Italien Prodi will raschen Truppenabzug aus dem Irak

Der neue italienische Ministerpräsident Prodi will die rund 3000 Soldaten seines Landes möglichst schnell aus dem Irak abziehen. Der Irakkrieg sei ein "schwerer Fehler" gewesen, sagte Prodi in seiner Regierungserklärung.


Rom - Er werde dem Parlament vorschlagen, in Konsultation mit den Alliierten die Soldaten zurückzuholen, sagte Romano Prodi heute vor dem Senat.
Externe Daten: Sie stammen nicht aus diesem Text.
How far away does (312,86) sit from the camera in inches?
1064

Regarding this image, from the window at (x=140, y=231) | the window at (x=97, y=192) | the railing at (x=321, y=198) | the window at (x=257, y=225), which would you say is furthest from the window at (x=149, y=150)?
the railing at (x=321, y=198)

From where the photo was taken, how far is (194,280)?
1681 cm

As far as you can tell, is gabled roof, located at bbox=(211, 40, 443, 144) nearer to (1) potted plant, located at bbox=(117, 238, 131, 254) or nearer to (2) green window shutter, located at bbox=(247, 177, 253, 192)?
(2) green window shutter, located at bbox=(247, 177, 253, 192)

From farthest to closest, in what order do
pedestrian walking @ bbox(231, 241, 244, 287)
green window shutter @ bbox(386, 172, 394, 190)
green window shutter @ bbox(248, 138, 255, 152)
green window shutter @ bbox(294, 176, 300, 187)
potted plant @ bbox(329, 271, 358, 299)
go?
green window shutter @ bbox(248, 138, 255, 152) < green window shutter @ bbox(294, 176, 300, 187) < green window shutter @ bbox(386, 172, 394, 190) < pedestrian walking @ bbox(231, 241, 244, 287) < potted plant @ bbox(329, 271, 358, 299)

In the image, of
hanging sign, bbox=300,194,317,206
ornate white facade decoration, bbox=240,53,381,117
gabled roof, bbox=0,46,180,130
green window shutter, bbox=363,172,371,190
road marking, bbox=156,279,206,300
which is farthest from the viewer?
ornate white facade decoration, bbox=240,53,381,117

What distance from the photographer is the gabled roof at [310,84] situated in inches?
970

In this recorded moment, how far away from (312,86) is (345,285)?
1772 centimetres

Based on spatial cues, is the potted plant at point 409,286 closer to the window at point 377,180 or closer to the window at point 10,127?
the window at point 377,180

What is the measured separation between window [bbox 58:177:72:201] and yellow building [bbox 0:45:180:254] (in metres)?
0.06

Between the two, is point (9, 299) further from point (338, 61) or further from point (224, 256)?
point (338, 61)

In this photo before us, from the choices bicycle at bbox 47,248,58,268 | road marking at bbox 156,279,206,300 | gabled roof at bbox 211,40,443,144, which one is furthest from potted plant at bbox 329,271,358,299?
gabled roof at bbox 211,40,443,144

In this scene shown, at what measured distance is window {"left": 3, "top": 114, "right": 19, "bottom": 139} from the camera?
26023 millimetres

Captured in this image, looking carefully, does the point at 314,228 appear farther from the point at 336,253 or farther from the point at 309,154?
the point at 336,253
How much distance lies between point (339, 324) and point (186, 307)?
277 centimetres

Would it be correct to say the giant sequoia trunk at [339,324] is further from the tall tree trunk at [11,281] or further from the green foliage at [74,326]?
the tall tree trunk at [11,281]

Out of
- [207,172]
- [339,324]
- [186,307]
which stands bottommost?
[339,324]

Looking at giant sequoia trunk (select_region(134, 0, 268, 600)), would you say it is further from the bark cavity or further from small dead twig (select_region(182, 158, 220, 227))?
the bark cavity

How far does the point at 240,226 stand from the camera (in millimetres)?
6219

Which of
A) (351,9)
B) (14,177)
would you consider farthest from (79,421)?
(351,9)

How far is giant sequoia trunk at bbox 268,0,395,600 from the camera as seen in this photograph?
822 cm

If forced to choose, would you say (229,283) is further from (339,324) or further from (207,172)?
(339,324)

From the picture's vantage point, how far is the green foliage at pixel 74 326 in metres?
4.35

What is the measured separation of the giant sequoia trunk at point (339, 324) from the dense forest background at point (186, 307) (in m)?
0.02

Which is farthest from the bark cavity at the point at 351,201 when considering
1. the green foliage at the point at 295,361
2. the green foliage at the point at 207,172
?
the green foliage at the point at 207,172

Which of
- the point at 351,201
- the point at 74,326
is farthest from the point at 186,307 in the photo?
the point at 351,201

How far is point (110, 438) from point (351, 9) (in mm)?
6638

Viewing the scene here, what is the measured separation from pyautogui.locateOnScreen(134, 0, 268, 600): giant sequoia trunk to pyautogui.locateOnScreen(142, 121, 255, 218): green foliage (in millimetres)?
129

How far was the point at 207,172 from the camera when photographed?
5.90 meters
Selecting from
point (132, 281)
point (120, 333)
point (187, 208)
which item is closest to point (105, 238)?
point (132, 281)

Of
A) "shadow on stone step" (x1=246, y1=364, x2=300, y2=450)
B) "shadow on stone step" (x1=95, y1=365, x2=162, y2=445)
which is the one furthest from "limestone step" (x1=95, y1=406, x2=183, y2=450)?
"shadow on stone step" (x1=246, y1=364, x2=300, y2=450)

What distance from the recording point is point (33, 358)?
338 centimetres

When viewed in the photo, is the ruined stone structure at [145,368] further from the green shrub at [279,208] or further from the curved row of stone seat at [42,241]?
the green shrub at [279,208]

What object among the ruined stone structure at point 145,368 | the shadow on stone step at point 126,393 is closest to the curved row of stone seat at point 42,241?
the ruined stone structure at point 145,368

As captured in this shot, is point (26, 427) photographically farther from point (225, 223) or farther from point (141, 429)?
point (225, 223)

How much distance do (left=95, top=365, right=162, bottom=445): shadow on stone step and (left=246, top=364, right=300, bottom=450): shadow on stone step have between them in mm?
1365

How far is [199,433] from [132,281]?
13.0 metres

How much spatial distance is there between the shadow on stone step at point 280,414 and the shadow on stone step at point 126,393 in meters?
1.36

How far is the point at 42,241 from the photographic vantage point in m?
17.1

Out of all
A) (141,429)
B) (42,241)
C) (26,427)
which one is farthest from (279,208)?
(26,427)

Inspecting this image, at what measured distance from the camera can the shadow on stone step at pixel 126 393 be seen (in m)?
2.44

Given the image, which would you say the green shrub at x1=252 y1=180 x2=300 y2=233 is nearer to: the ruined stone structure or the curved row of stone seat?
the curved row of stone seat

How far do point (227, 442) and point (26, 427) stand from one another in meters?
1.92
Einen konkreten Termin nannte er nicht. Mit allen Seiten müsse ein "technischer Zeitplan" vereinbart werden. Der Krieg im Irak sei ein "schwerer Irrtum" gewesen, weil er das Problem der Sicherheit nicht gelöst, sondern noch verschärft habe. In seiner ersten Rede als Regierungschef sagte Prodi, durch den Krieg habe der Terrorismus eine neue Basis und neue Ausreden für Terror-Akte nach innen und außen gefunden.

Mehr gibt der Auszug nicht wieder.